This extravagant, highly impractical gown would have been worn at royal occasions. Putting it on and moving in it took skill and practice!
Silk, gilt metal, linen
The skirt is nearly 2.5m wide.
Fashion and Style, Level 1, National Museum of Scotland
Did you know?
This mantua came into the Museum’s possession from the Earl of Haddington and had been kept at Tyninghame house, near Dunbar. As Tyninghame was the principle country house of the Earls of Haddington until the 1980s, it is likely that the mantua either belonged to the Countess of Haddington, or one of the Earl of Haddington’s close female relations.

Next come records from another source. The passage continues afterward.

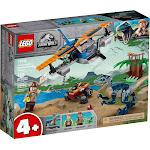 LEGO Jurassic World Velociraptor: Biplane Rescue Mission Set #75942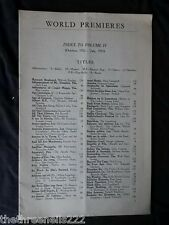 INTERNATIONAL THEATRE INSTITUTE WORLD PREMIER - INDEX TO VOL 4 OCT 1952 to JULY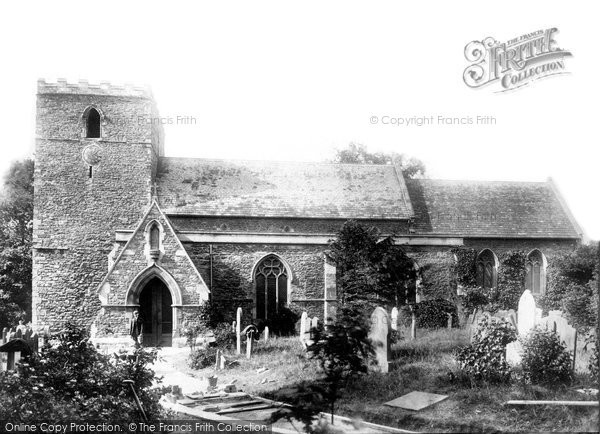 Burton Upon Stather, St Andrew's Church 1904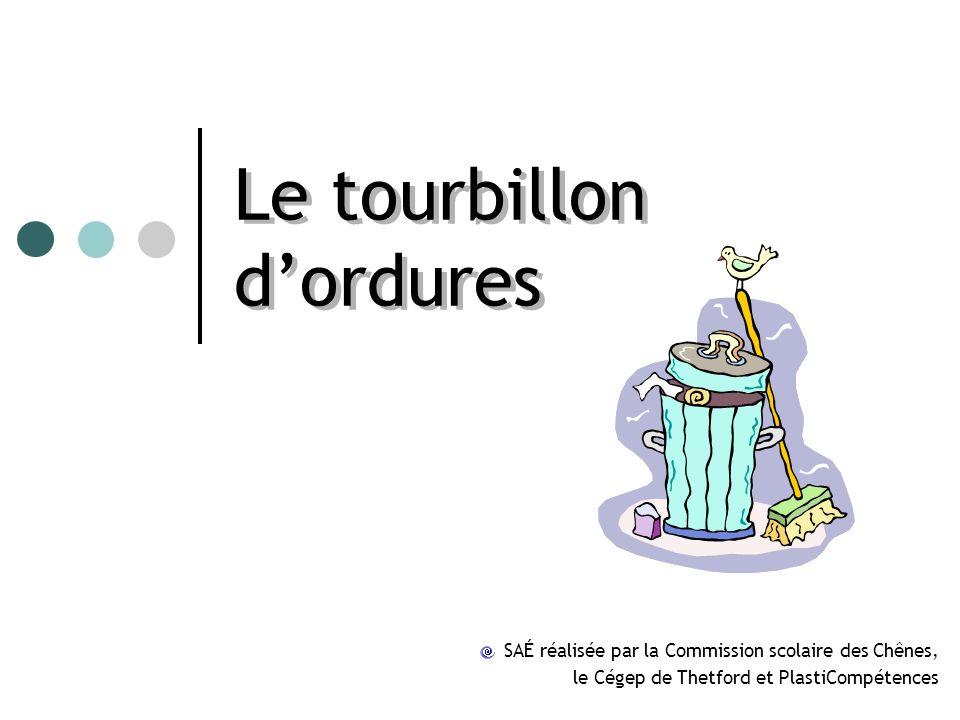 Le tourbillon dordures SAÉ réalisée par la Commission scolaire des Chênes, le Cégep de Thetford et PlastiCompétences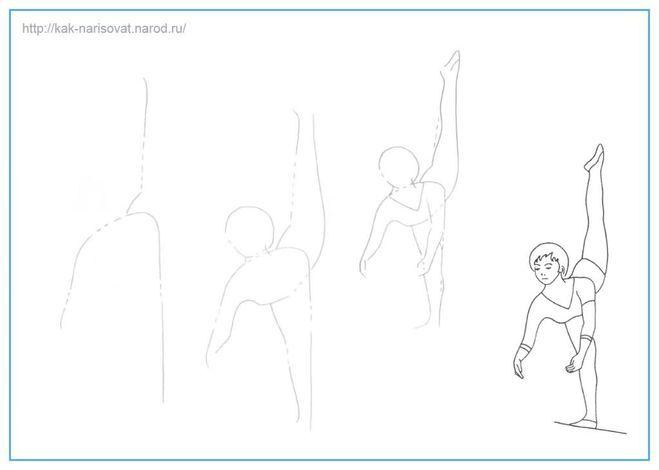Как нарисовать спортивную девушку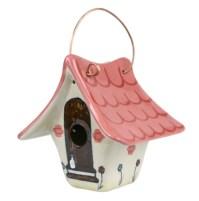 Komen Birdhouse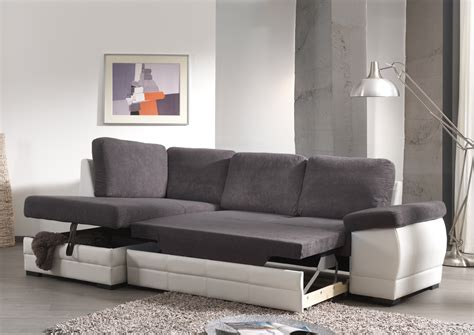 canape gris convertible tissu moderne meilleures images d 39 inspiration pour votre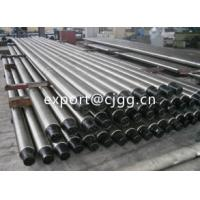 Buy cheap L80 13CR API Drill Pipe Seamless Steel Tubing For Gas / Oil Transportation from wholesalers
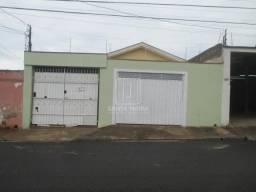 Casa à venda com 4 dormitórios em Campos eliseos, Ribeirao preto cod:28814
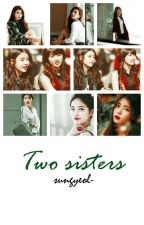 Two Sisters by sungyeol-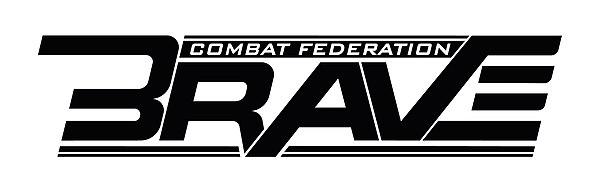 Brave Combat Federation Wikiwand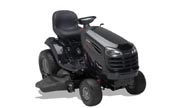 Craftsman 917.28890 lawn tractor photo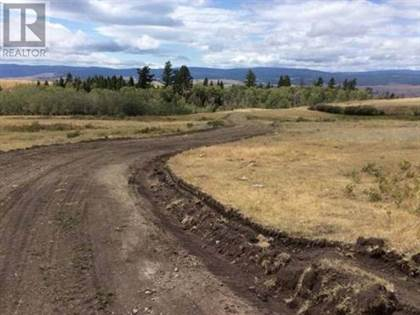 Vacant Land for sale in 7630 RAVEN RIDGE ROAD, Kamloops, British Columbia, V0E2A0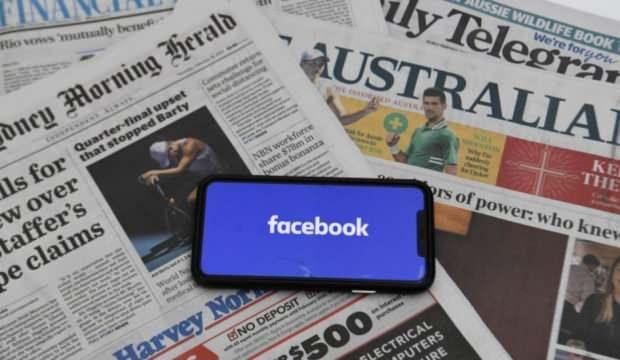 Facebook Avustralya konusunda geri adım attı
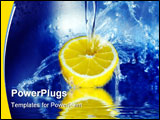 PowerPoint Template - View of lemon splashing in blue cold water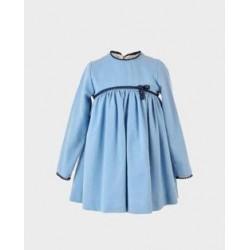LOI-1010310910 La Ormiga ropa infnatil al por mayor Vestido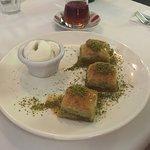 Faros Restaurant Old City Foto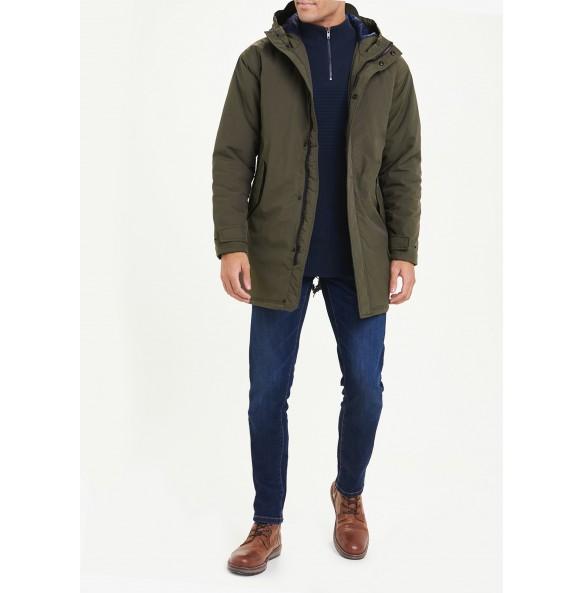 Lightweight Parka Jacket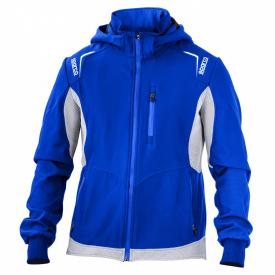 Softshell SPARCO Top-Tech bleu pour homme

For court wear in the early 18th century, women wore the open-fronted mantua, with a train and matching petticoat. To give the figure the required shape, stays (an 18th century precursor to the corset) and hooped petticoat, or panniers, were worn underneath. Designed to reflect the wearer’s status, mantuas were typically decorated with opulent embroidery incorporating gold or silver thread or gilt lace.

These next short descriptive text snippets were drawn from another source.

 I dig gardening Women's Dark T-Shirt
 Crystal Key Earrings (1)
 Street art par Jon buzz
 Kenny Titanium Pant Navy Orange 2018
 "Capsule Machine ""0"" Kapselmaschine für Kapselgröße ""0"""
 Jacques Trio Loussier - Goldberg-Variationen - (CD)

The mantua was worn only on specific royal occasions, such as receptions at Hampton Court and St James’s Palace in London. The King’s birthday was one of the man celebratory events of the year, when the nobility would gather in London and commission new clothes. It’s possible that the mantua was made for one of George II’s birthdays (10th November) as gold brocade fabrics were usual for this event: the firm of William Sharp in 1752 advertised a ‘great variety of gold and silver brocade for ladies, and rich waistcoat stuff for gentleman’s wear, entirely new, for the ensuing birthday and winter wear’.
The wide skirts of the mantua reflect the contemporary fashion, but their extreme exaggeration is purely a court affectation. In Britain the shape remained largely the same for many years, with only minimal changes in the formation of the train, or the fashionable pattern of the silk.
It is rare for mantuas to survive in such excellent condition and the museum is particularly lucky to know the family this belonged to.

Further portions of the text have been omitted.